━━━ Text segment ━━━
If you’re unfamiliar with immutable data structures you might wonder how the hell one ever gets anything done? Well, you have to reassign values to the return values of functions if you wanna have any sort of change. You get pure functions, which means no side effects. The only thing that “happens” is the return value of the function. But, how does that help anyone?

Well, it means you have all your dependencies and their effect right there – there is no state to hold on which execution could depend. Everything that the function depends on is a parameter. That makes for superior understandability, debugging experience and testing.

Already months into my Elixir journey I noticed that I was seemingly much better at debugging library code than I was in Ruby. The reason, I believe, is the above. When I debug something in Ruby what a method does often depends on one or more instance variables. So, if yo wanna understand why that method “misbehaves” you gotta figure out which code sets those instance variables, which might depend on other instance variables being set and so on… Similarly a method might have the side effect of changing some instance variable. What is the effect in the end? You might never know.
━━━ Excerpted data ━━━
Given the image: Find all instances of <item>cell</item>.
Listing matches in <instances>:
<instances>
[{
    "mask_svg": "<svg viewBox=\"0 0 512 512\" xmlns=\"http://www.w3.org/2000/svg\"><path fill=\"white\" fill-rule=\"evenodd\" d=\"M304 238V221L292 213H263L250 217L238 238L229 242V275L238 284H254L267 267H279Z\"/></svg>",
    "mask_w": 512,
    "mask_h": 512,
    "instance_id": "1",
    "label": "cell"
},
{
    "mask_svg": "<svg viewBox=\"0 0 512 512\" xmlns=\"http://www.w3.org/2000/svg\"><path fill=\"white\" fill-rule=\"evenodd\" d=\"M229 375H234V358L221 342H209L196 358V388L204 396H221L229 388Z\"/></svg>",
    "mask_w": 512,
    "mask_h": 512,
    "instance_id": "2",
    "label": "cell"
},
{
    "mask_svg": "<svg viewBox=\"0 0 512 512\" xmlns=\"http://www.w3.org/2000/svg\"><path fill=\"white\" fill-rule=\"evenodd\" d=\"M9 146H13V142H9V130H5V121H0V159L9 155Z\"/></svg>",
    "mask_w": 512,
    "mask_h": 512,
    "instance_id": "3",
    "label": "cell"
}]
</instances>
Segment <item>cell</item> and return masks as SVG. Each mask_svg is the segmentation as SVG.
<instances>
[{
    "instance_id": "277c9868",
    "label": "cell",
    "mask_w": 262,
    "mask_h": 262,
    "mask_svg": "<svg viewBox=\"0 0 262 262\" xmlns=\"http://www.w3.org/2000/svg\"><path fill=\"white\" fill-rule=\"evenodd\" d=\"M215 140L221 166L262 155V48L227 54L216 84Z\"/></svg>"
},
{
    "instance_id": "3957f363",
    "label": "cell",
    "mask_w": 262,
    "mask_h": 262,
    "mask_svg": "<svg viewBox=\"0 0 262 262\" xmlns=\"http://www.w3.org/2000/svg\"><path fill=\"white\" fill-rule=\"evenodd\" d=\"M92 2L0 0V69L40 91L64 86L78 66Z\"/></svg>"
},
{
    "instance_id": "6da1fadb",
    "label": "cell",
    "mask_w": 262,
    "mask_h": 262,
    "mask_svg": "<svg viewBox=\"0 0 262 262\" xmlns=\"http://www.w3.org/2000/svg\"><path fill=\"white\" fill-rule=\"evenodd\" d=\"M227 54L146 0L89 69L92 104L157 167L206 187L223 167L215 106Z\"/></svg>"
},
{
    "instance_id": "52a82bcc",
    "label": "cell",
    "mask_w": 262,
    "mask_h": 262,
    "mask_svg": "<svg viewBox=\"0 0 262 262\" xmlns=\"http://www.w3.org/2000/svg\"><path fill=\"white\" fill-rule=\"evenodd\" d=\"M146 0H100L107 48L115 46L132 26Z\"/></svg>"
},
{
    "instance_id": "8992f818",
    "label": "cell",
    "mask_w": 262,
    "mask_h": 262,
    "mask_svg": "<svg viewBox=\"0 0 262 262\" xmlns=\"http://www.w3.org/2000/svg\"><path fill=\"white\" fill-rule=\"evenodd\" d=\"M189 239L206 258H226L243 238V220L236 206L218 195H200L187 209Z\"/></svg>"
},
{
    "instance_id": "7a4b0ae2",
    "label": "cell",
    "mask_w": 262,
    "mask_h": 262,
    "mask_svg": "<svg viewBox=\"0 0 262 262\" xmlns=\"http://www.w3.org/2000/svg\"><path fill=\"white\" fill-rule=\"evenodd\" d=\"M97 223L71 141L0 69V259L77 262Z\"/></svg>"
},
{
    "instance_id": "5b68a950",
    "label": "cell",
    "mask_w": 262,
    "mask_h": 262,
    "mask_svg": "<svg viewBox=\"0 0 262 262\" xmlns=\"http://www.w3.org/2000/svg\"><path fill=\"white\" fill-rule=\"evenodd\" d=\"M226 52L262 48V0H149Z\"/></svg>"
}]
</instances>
━━━
◆ Task prompt
According to the text on immutable data structures, what does the behavior of a Ruby method often depend on?

◆ Answer for the task
One or more instance variables.